Service worker
Deeper coverage for requests that fire before any JavaScript runs.
Why install it
Optional, but the deepest coverage layer. The page-level blocking engine that ships in banner.boot.js installs synchronously and catches anything fired by scripts placed after the snippet. The first paint, image preloads, and any HTTP request the HTML parser kicks off before banner.boot.js itself finishes downloading still escape it. A service worker sits one layer deeper: it intercepts every outbound HTTP request from any page on your origin, including the ones that go out before any JavaScript runs.
Setup
Browsers require service worker scripts to live on the same origin as the page that registers them, so we cannot host the file for you. The integration is a one-line shim that pulls in the real worker from our CDN:
importScripts('https://cdn.cookielint.com/sw/cookielint-sw.js');Save that file at your site root (so it resolves to https://your-site.com/cookielint-sw.js). The banner registers it automatically on the next page load; interception begins on the same page view once activation completes.
Requirements
HTTPS | Service workers do not register on plain HTTP. Localhost is exempt for development. |
CSP | If your site sends a Content-Security-Policy header, it must allow worker-src 'self' so the worker can register, and script-src https://cdn.cookielint.com so the imported script can load. With a strict default-src and neither directive set, registration silently fails. |
Single worker per scope | Browsers run at most one service worker per scope.

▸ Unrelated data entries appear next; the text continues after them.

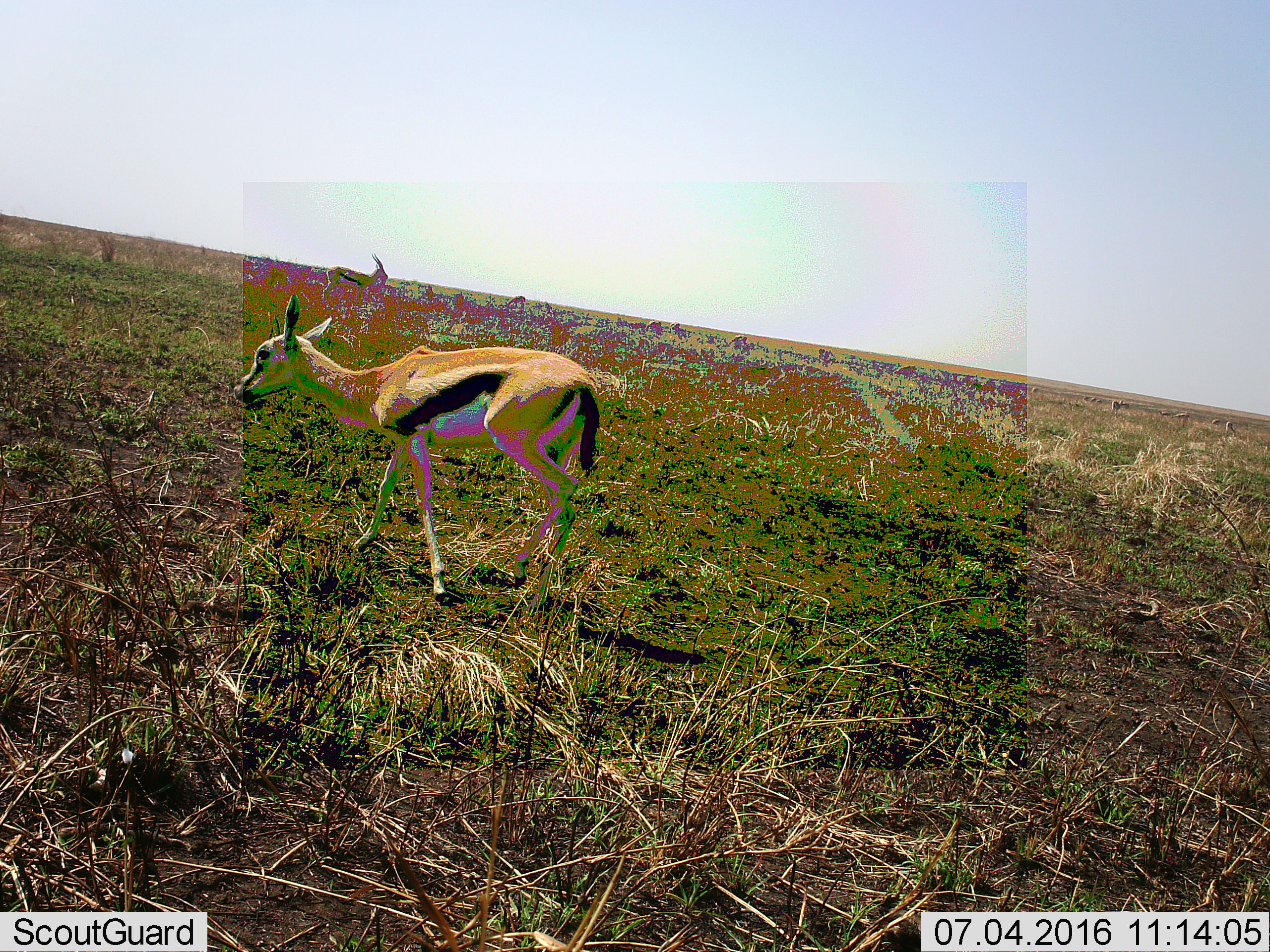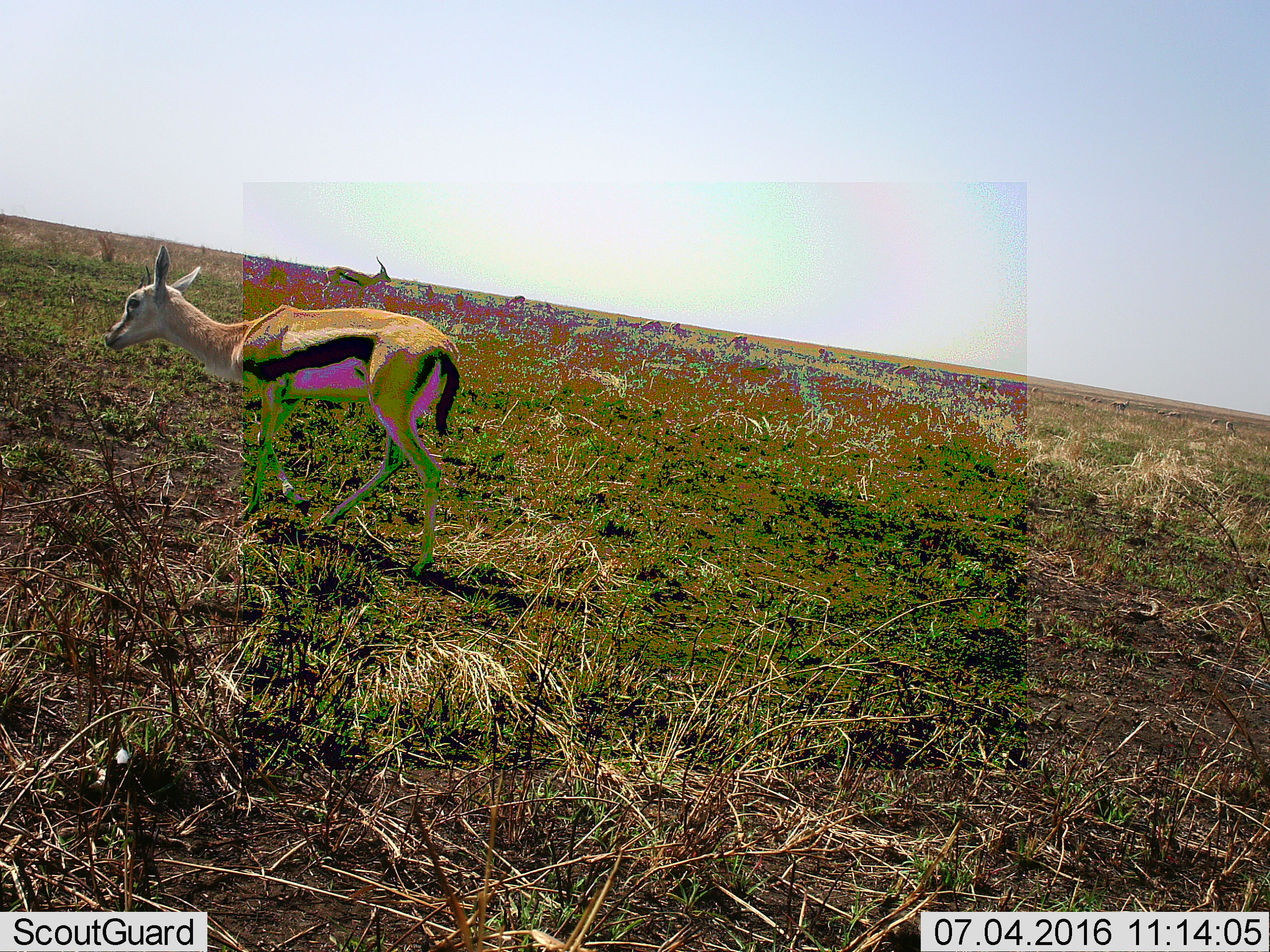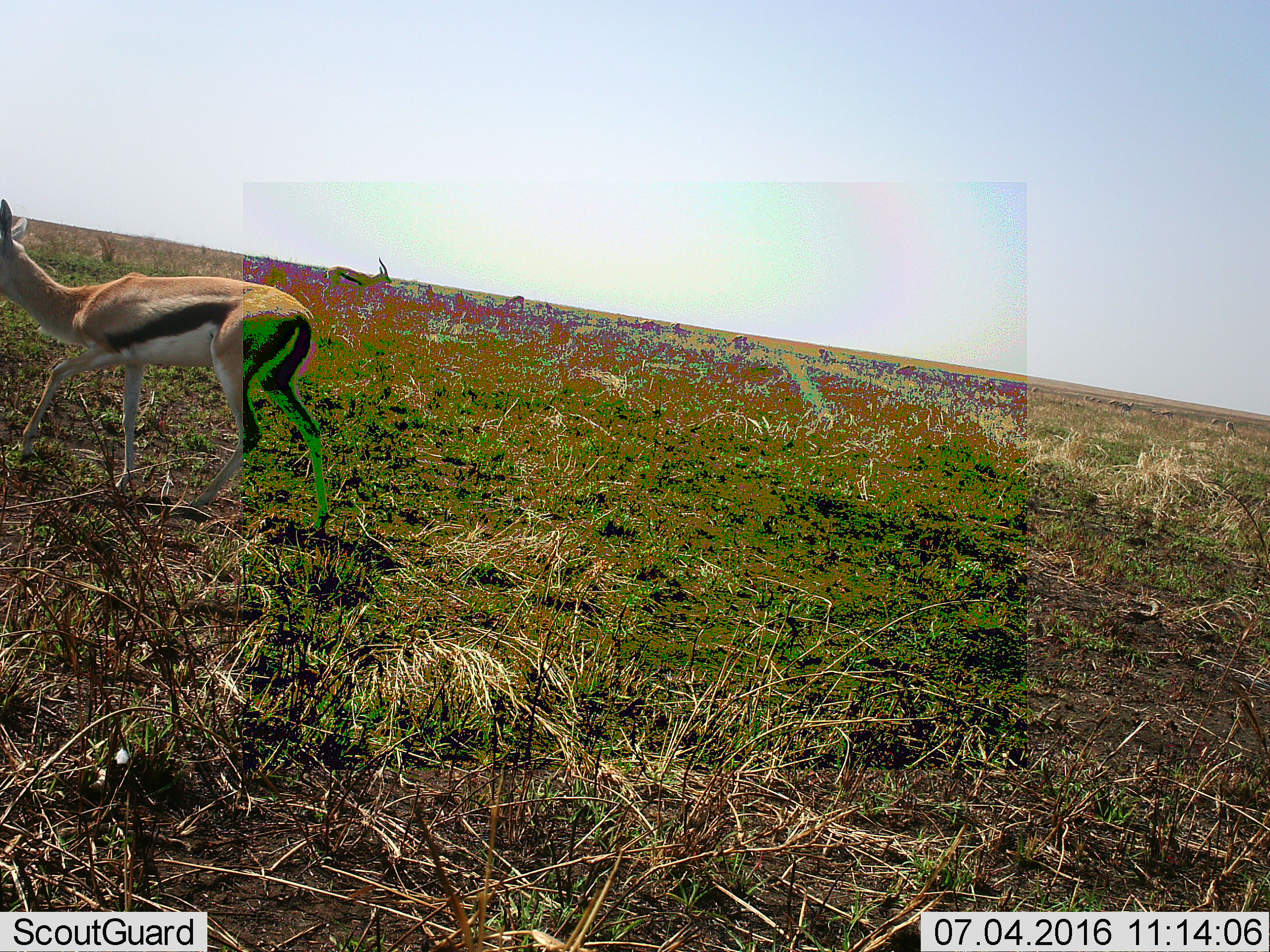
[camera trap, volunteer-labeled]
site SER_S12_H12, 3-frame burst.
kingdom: Animalia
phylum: Chordata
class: Mammalia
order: Artiodactyla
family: Bovidae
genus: Eudorcas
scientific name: Eudorcas thomsonii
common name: thomson's gazelle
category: gazellethomsons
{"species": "gazellethomsons (thomson's gazelle) (Eudorcas thomsonii)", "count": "11-50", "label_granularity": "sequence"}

If you already ship a worker (a PWA cache, a push-notification handler), do not deploy a second cookielint-sw.js file. Add the importScripts line to your existing worker instead. |
Updates | Browsers check for a new worker by hashing the registered script. The shim file above never changes, so updates to the imported CDN script propagate through normal HTTP cache revalidation (max 24 hours by default). For instant rollout, pin a version in the URL, for example ?v=2026-05-17, and bump it on each release. |
What gets blocked
The worker uses the same vendor database the page-level engine uses, and the same per-visitor consent grants. On every fetch it checks the destination URL against the vendor patterns and responds with 204 No Content for anything the visitor has not granted. First-party requests that do not match any vendor pattern pass through untouched, with one exception: when behavior.blockUntilDecision is on and the visitor has not decided yet, the worker holds back unclassified requests too. Turn that off in the banner editor if it interferes with your own first-party scripts.